▶ Source text:
---+---

AM-318 EMOTIONAL ENVELOPE (31)

Let us continue from where we left off in the last presentation by looking at the Emotional World and its residents. We will kick off with humans who are (B) Physically Dead.

1. The Average Person after Death.—This class, obviously a very large one, consists of people of all grades in varying conditions of consciousness, as already fully described in the presentation on After-Death Life. We all end up in the Emotional World after we shed our etheric and physical envelopes. The 64 thousand dollar question is, where do we end up? On which subplane and why? That is another story.

2. The Shades.—In a later presentation, we shall see that when the emotional life of a person is over, they die on the emotional plane and leaves behind them a disintegrating emotional body, precisely as when they die physically, they leave behind them a decaying physical corpse. In most cases, the monad cannot withdraw from their lower principles, the whole of their manasic (mental) principle; consequently, a portion of their lower mental matter remains entangled with the emotional corpse. The portion of mental matter remaining behind in this manner consists of the denser kinds of each sub-plane, which the emotional body has succeeded in wrenching from the mental body rather than letting it return to its own plane.

---+---

▶ Graph understanding data:
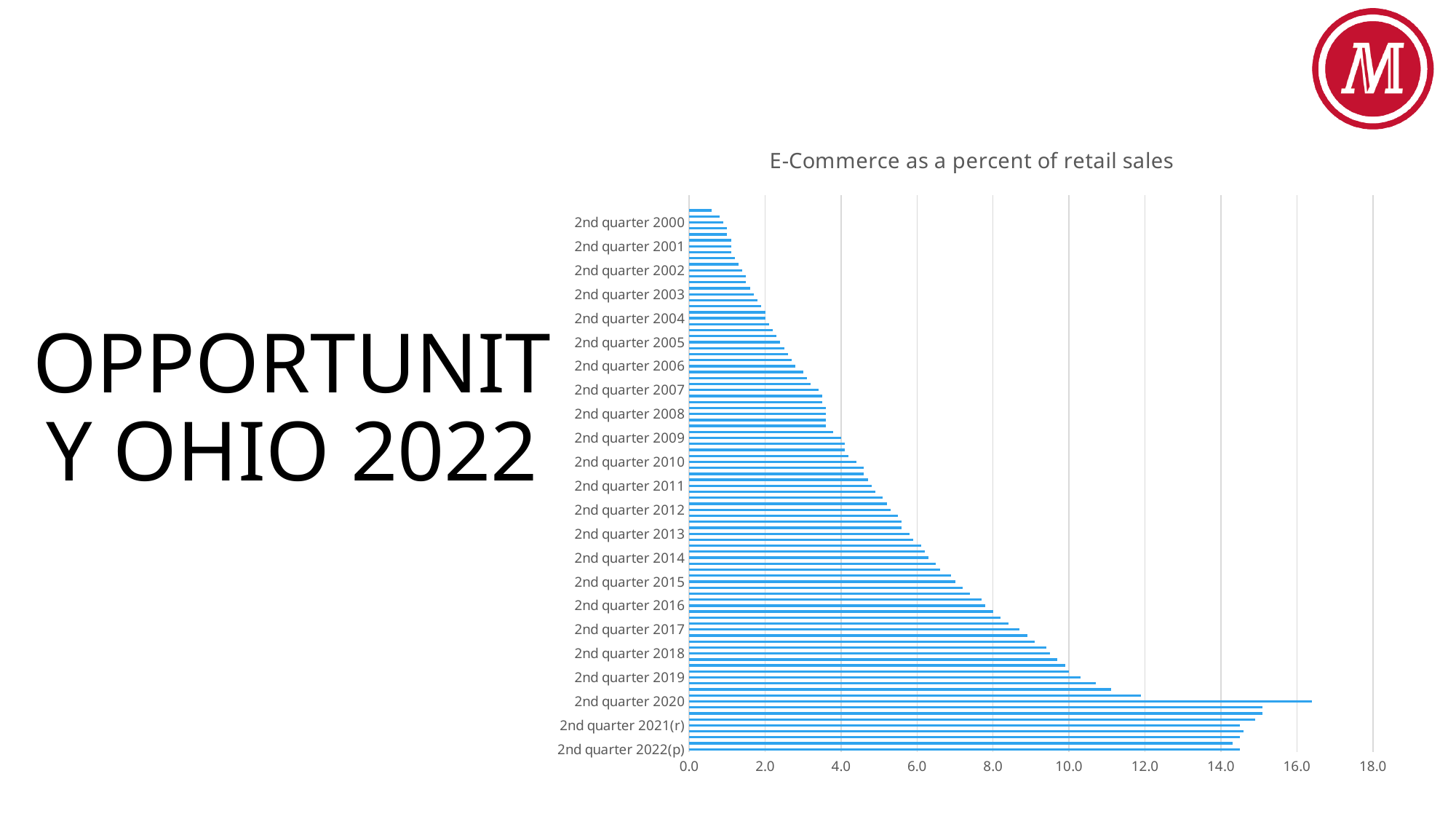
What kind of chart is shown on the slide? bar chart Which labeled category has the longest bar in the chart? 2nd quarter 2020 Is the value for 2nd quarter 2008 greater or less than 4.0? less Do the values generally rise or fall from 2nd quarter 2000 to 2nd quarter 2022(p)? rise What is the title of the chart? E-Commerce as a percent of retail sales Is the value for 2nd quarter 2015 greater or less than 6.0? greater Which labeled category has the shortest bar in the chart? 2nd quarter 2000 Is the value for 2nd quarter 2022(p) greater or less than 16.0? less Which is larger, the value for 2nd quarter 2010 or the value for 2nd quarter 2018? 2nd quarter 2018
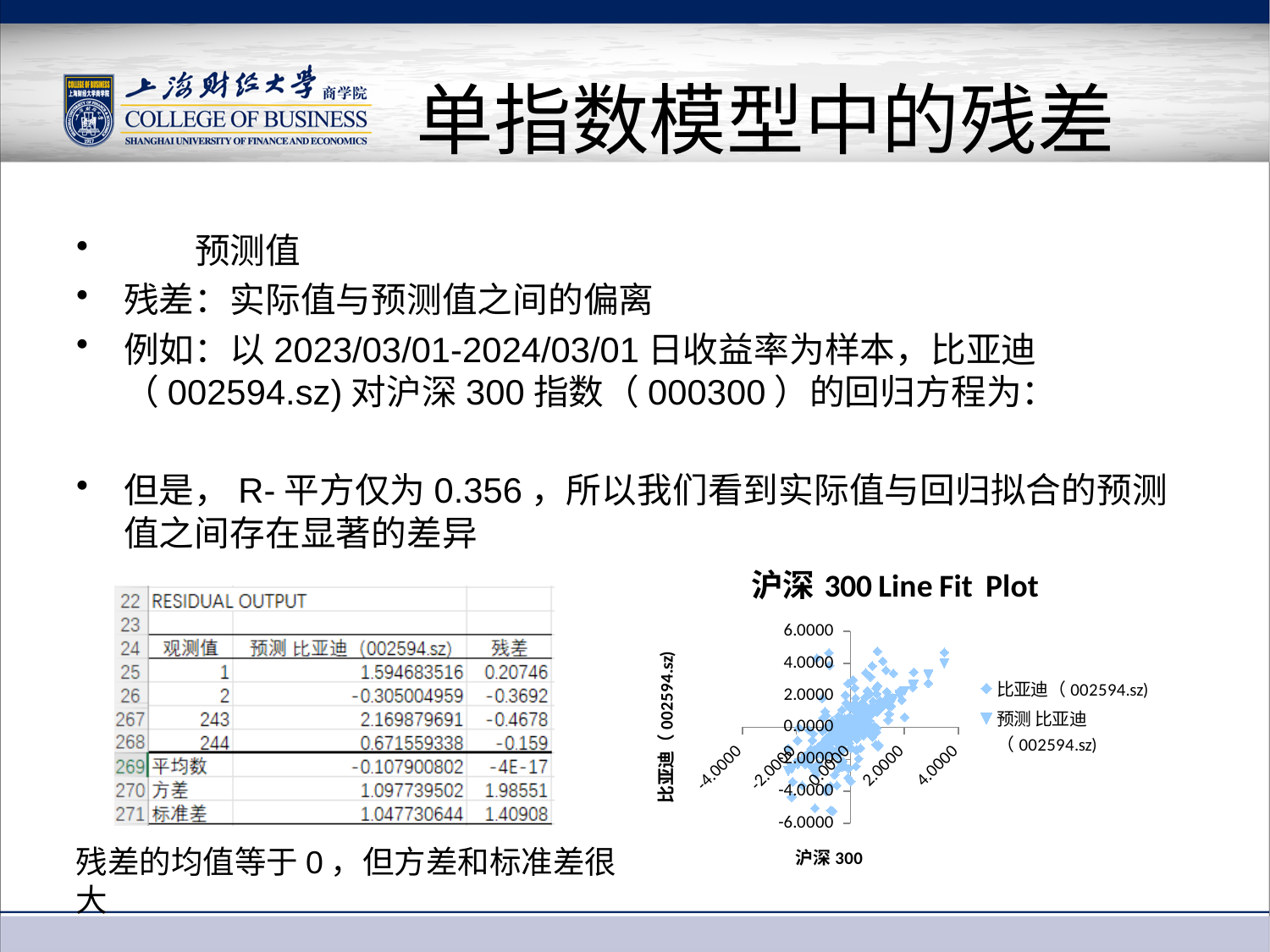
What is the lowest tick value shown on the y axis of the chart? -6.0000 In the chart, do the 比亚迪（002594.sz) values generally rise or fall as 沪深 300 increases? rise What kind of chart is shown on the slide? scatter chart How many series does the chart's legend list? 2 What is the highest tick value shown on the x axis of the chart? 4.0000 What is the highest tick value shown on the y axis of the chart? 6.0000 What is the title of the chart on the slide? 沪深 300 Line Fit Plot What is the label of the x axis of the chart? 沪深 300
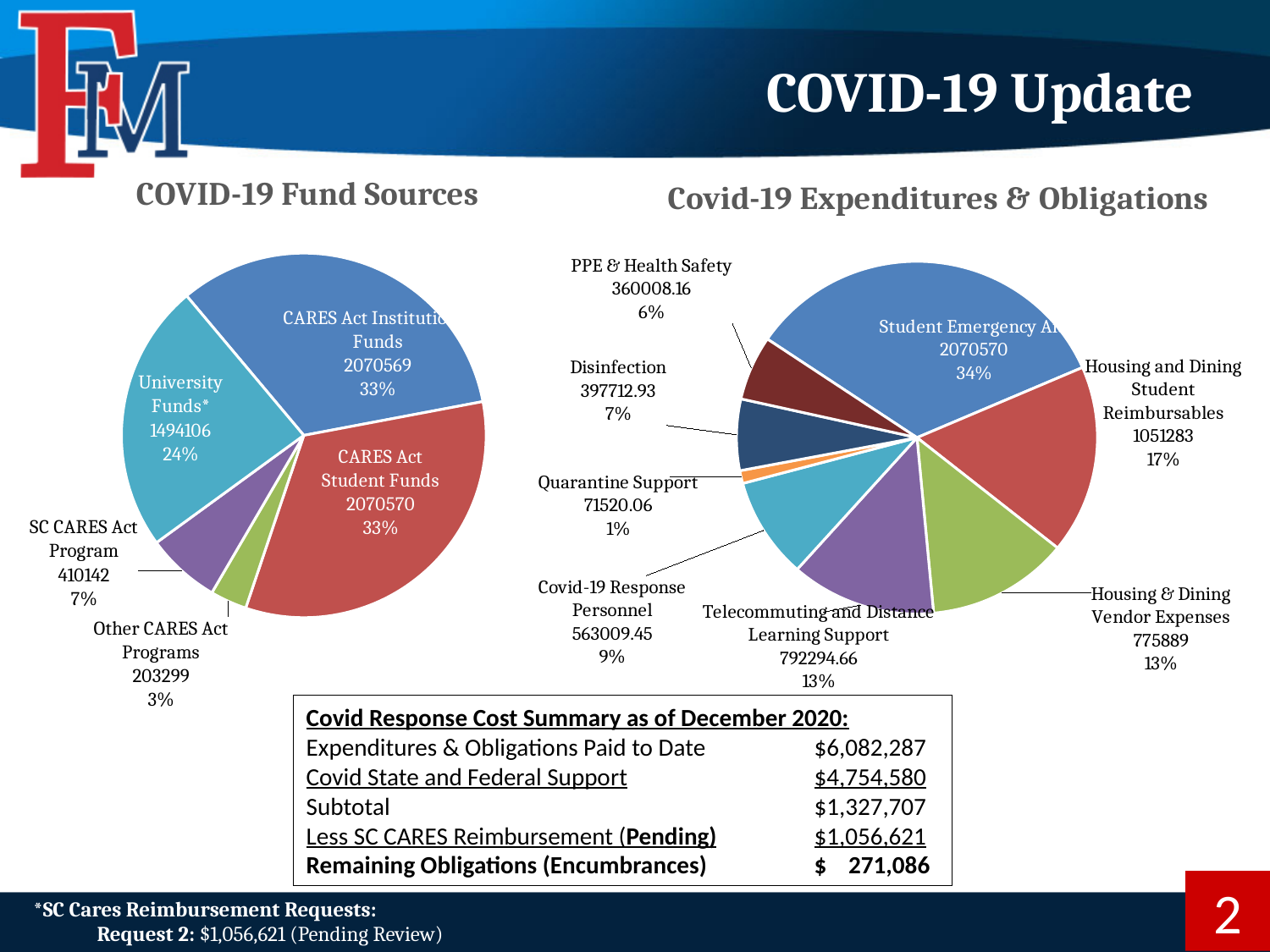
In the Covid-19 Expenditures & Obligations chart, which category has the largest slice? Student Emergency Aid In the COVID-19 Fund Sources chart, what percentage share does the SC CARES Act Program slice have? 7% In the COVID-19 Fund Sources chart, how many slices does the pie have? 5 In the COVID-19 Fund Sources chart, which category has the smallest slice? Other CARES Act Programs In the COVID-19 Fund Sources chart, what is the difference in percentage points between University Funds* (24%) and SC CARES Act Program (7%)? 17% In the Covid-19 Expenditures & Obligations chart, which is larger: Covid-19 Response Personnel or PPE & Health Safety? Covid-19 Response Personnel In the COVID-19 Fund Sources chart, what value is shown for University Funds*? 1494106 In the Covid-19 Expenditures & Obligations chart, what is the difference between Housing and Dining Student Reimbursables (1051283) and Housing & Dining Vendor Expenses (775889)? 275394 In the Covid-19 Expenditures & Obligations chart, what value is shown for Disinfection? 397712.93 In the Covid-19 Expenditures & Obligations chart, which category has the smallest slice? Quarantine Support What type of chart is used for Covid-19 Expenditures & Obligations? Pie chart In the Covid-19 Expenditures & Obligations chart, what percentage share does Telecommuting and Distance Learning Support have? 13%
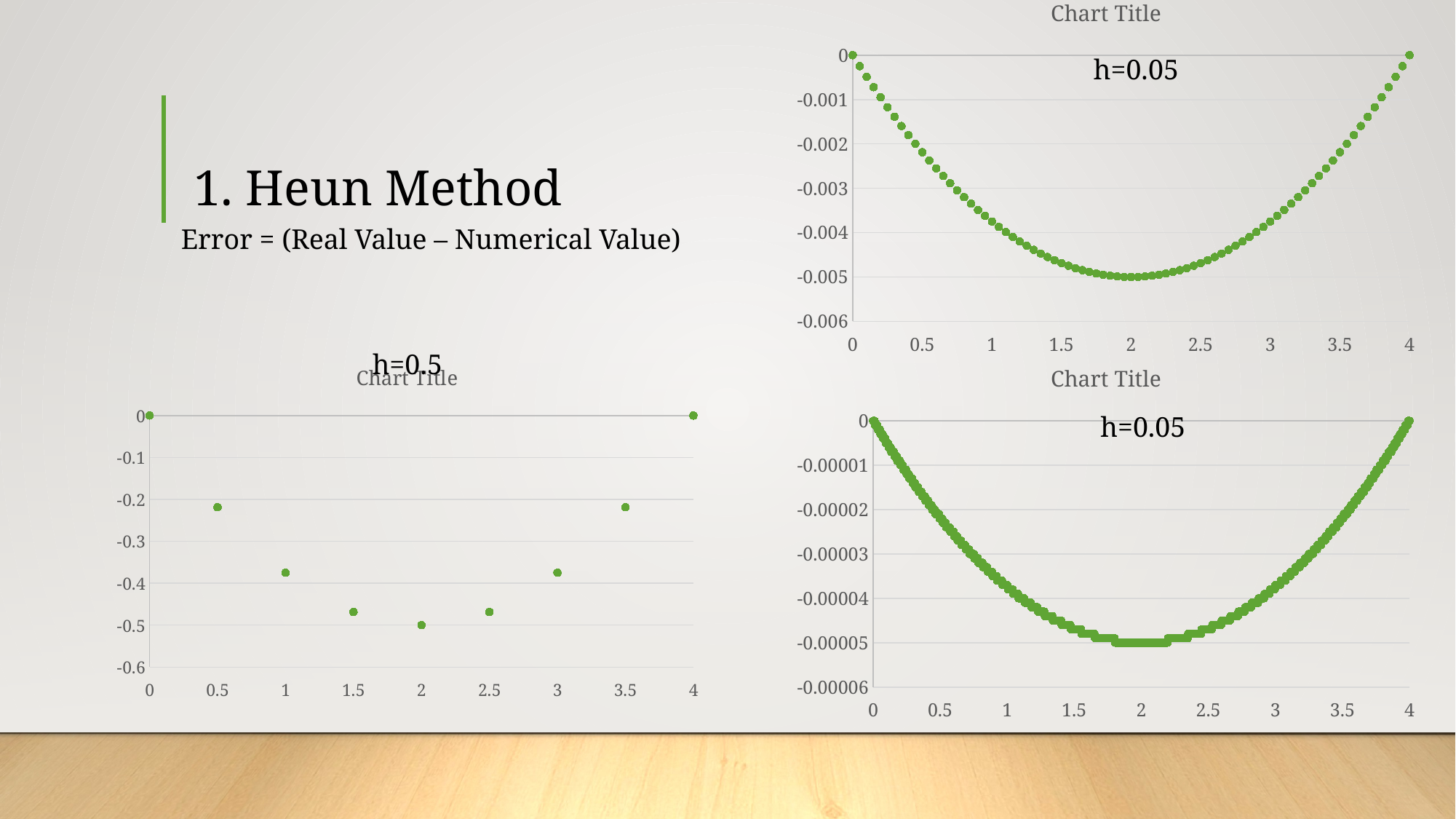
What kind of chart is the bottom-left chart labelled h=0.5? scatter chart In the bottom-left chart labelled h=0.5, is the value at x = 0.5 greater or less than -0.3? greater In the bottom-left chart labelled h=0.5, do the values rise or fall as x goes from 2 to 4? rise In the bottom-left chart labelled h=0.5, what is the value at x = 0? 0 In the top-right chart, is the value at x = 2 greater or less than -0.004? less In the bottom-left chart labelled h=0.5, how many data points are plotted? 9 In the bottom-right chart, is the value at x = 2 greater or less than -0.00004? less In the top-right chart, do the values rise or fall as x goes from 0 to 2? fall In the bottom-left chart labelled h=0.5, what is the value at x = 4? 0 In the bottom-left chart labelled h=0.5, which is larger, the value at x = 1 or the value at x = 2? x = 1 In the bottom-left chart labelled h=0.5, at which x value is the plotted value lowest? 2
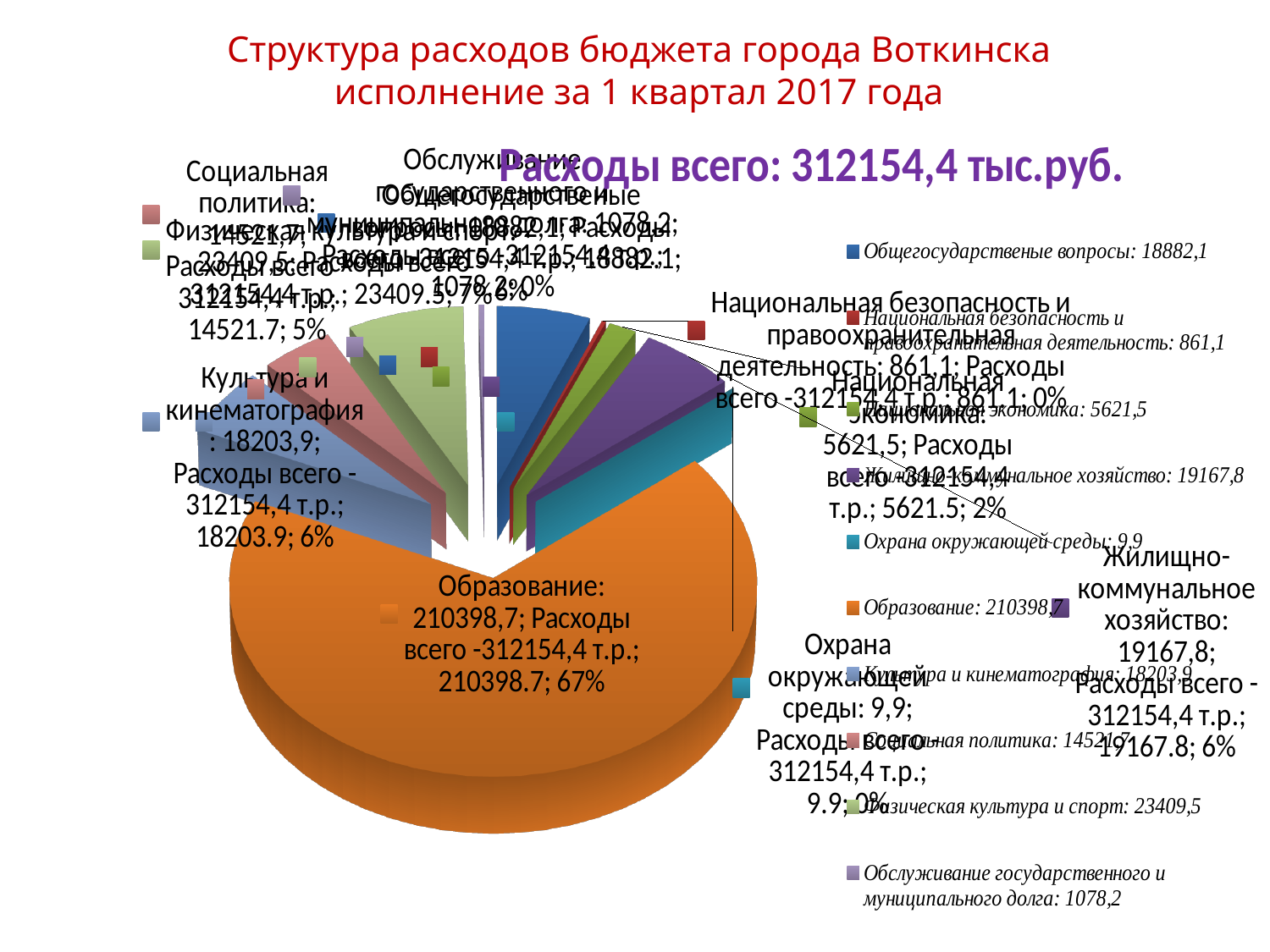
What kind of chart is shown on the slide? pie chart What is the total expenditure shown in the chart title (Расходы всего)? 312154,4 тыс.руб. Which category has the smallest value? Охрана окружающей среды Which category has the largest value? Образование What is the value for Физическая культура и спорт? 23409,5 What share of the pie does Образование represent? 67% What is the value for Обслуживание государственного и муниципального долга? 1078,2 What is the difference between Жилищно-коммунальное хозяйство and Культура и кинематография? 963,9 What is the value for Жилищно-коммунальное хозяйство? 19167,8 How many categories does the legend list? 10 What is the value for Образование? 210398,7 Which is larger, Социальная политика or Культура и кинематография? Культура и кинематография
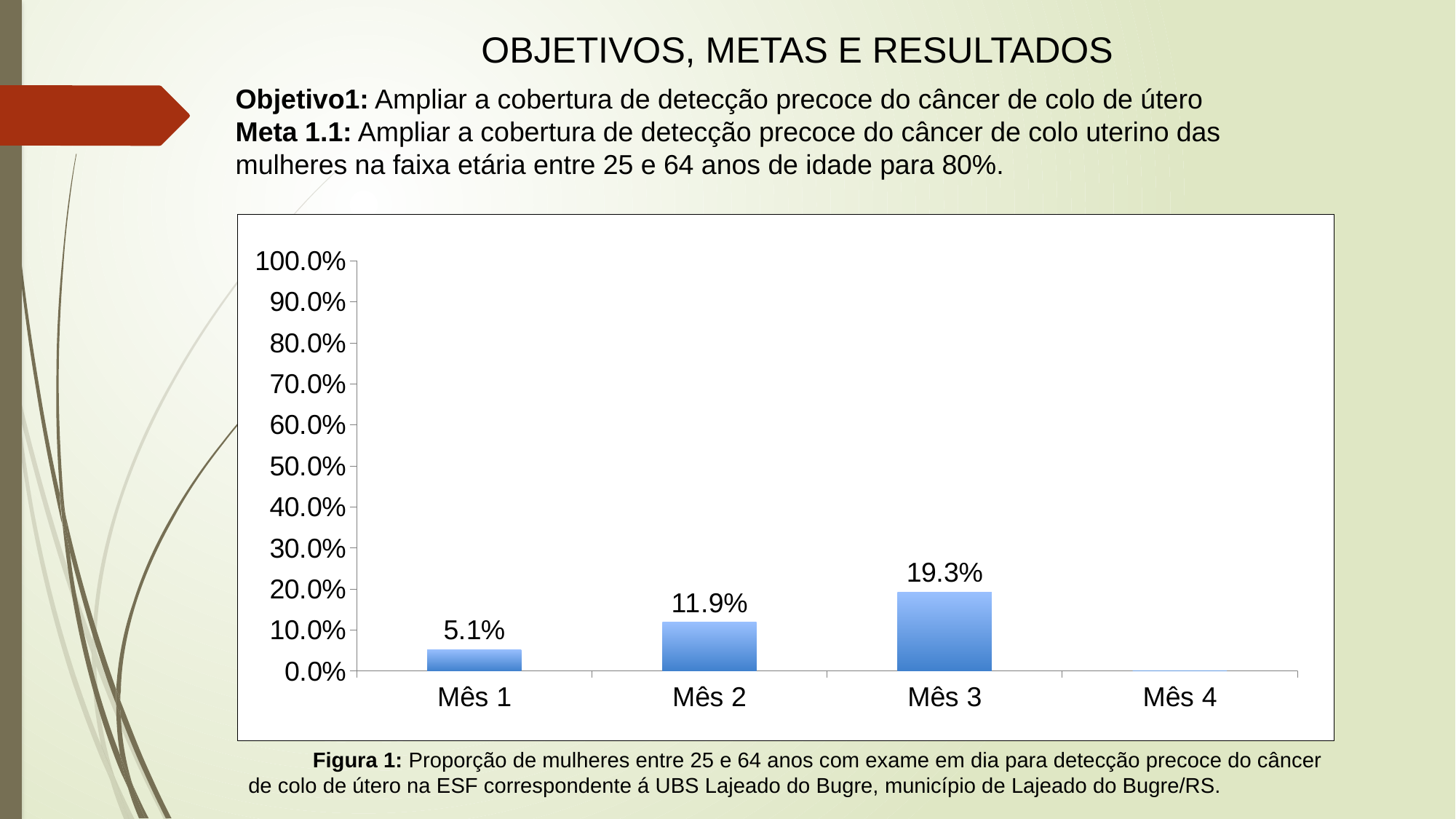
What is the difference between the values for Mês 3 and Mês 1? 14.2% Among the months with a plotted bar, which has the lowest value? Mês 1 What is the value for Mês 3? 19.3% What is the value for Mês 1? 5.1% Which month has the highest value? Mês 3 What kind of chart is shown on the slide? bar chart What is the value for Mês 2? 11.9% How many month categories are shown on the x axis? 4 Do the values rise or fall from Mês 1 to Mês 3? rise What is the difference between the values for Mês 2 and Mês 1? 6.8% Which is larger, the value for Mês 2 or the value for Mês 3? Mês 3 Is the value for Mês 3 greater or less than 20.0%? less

---+---

▶ Exercise description:
Transcribe the passage of the emotional envelope text from "Let us continue" up to and including "is another story.".

▶ Exercise output:
Let us continue from where we left off in the last presentation by looking at the Emotional World and its residents. We will kick off with humans who are (B) Physically Dead.

1. The Average Person after Death.—This class, obviously a very large one, consists of people of all grades in varying conditions of consciousness, as already fully described in the presentation on After-Death Life. We all end up in the Emotional World after we shed our etheric and physical envelopes. The 64 thousand dollar question is, where do we end up? On which subplane and why? That is another story.